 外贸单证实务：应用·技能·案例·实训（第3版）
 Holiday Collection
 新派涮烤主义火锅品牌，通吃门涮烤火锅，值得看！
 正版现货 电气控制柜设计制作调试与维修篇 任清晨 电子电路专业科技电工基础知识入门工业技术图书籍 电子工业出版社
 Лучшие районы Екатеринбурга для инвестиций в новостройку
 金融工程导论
--
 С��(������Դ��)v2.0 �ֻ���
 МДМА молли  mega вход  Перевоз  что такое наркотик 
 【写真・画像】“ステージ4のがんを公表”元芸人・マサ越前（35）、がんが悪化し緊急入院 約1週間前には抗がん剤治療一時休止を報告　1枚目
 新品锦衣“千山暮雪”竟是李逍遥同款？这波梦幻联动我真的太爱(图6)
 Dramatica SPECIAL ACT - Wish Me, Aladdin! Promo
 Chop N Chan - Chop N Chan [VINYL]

_Your instructions_
Taking the entries above, write out exactly the lines starting with the line containing "что такое наркотик" and going on through the line containing "Chop N Chan - Chop N Chan [VINYL]", both included, and nothing else.

_Solution to this task_
 МДМА молли  mega вход  Перевоз  что такое наркотик 
 【写真・画像】“ステージ4のがんを公表”元芸人・マサ越前（35）、がんが悪化し緊急入院 約1週間前には抗がん剤治療一時休止を報告　1枚目
 新品锦衣“千山暮雪”竟是李逍遥同款？这波梦幻联动我真的太爱(图6)
 Dramatica SPECIAL ACT - Wish Me, Aladdin! Promo
 Chop N Chan - Chop N Chan [VINYL]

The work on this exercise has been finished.